= Life-years lost =

The life-years lost or years of lost life (YLL) is a unit to measure the number of expected years of human life lost following an unexpected event, such as death by illness, crime or war.

Life-years lost is a flexible measure which have been used to measure the effects of overall mortality of non-communicable diseases, drug misuse and suicide, epidemics (for example COVID-19 pandemic), wars, and natural disasters such as earthquakes. Life-years lost are based on both the number of deaths and the age of those who died. It estimates the number of years that those who died would have lived if they did not met their accidental a deadly fate. Higher YLLs can be due to larger numbers of death, few sharply younger deaths or some combination of the two.

== Criticism ==
YLL is a common metric in epidemiology, but its use requires careful consideration due to several limitations. The metric calculates premature mortality by comparing actual deaths to an ideal lifespan benchmark, such as a standard life expectancy. However, this approach can be overly inclusive, as any trait or condition linked to mortality, even indirectly, can produce a positive YLL value. For instance, socioeconomic factors like low education or unemployment may correlate with higher mortality, but attributing YLL to these factors without establishing causality can lead to misguided policy decisions that address symptoms rather than underlying systemic issues like inequality or healthcare access.
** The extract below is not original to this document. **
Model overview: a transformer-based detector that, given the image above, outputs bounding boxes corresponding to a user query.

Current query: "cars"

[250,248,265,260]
Another major concern is the arbitrariness of the reference lifespan used in YLL calculations. The chosen benchmark, whether a global standard like 80 years or a regional life expectancy, can significantly alter YLL estimates. Using a universal standard may overstate the burden in regions with lower life expectancies, while failing to adjust for demographic differences can introduce bias. This raises ethical questions: What constitutes an ideal lifespan, and how do we avoid imposing normative judgments on different populations?
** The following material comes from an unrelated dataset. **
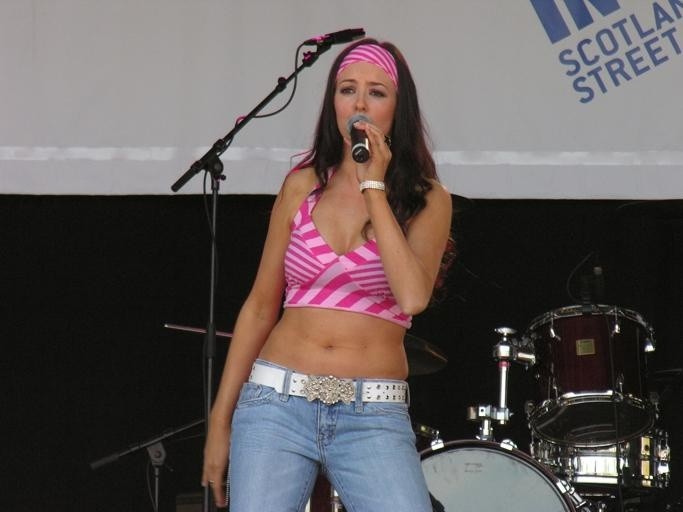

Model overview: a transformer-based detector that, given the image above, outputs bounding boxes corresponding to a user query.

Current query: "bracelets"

[358,180,384,193]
YLL also overlooks the quality of life, treating all years as equal. This can lead to problematic prioritizations, such as favoring interventions that extend life with severe disability over those that improve quality of life for shorter periods. The metric’s focus on quantity alone may reinforce ageist biases, as it inherently values younger lives more highly simply because they have more potential years remaining. This can skew public health resources toward younger populations, neglecting older adults who may face significant morbidity.
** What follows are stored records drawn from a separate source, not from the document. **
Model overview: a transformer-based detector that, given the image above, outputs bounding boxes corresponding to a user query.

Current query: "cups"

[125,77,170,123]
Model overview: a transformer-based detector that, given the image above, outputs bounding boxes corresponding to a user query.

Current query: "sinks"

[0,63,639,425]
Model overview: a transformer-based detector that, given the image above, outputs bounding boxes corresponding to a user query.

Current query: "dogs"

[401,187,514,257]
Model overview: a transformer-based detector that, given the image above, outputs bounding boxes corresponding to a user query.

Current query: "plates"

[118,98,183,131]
Methodologically, YLL is fragile. It depends on accurate death registration and cause-of-death data, which are often incomplete or misclassified, particularly in low-resource settings. The metric also struggles with competing risks, where multiple conditions contribute to a death, making it difficult to attribute YLL to a single cause without subjective assumptions. Additionally, YLL’s static nature fails to account for healthcare dynamics, such as improvements in treatment over time, which can render historical comparisons misleading.